#### Data listing

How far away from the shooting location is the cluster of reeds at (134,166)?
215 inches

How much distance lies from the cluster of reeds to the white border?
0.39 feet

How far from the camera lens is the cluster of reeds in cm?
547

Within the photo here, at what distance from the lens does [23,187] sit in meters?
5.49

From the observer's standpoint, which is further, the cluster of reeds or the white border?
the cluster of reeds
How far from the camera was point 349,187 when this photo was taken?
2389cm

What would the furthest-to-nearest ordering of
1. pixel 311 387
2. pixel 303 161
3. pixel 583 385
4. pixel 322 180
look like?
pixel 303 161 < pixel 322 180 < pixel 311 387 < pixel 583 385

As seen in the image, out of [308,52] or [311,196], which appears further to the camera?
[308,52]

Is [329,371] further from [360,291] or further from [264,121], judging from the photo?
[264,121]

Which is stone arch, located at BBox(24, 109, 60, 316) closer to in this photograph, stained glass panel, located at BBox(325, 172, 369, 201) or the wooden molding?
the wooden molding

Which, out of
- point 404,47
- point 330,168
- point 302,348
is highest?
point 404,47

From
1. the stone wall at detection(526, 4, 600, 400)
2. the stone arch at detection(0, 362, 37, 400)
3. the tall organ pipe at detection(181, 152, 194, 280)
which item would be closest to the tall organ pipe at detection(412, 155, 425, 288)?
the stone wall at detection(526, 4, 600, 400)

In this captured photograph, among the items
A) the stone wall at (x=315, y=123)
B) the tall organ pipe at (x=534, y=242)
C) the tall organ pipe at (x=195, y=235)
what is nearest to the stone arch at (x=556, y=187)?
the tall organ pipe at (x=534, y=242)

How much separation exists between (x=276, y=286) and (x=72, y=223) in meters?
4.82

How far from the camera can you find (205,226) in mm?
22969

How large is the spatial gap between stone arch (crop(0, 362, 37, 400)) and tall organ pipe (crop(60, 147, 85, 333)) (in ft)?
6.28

########

### Short task:
Duplicate the material verbatim, from the line containing "As seen in the" through the end of the material, both ends included.

### Answer below:
As seen in the image, out of [308,52] or [311,196], which appears further to the camera?
[308,52]

Is [329,371] further from [360,291] or further from [264,121], judging from the photo?
[264,121]

Which is stone arch, located at BBox(24, 109, 60, 316) closer to in this photograph, stained glass panel, located at BBox(325, 172, 369, 201) or the wooden molding?
the wooden molding

Which, out of
- point 404,47
- point 330,168
- point 302,348
is highest?
point 404,47

From
1. the stone wall at detection(526, 4, 600, 400)
2. the stone arch at detection(0, 362, 37, 400)
3. the tall organ pipe at detection(181, 152, 194, 280)
which item would be closest to the tall organ pipe at detection(412, 155, 425, 288)?
the stone wall at detection(526, 4, 600, 400)

In this captured photograph, among the items
A) the stone wall at (x=315, y=123)
B) the tall organ pipe at (x=534, y=242)
C) the tall organ pipe at (x=195, y=235)
what is nearest to the stone arch at (x=556, y=187)?
the tall organ pipe at (x=534, y=242)

How much separation exists between (x=276, y=286) and (x=72, y=223) in meters?
4.82

How far from the camera can you find (205,226) in mm?
22969

How large is the spatial gap between stone arch (crop(0, 362, 37, 400)) and tall organ pipe (crop(60, 147, 85, 333)) (in ft)?
6.28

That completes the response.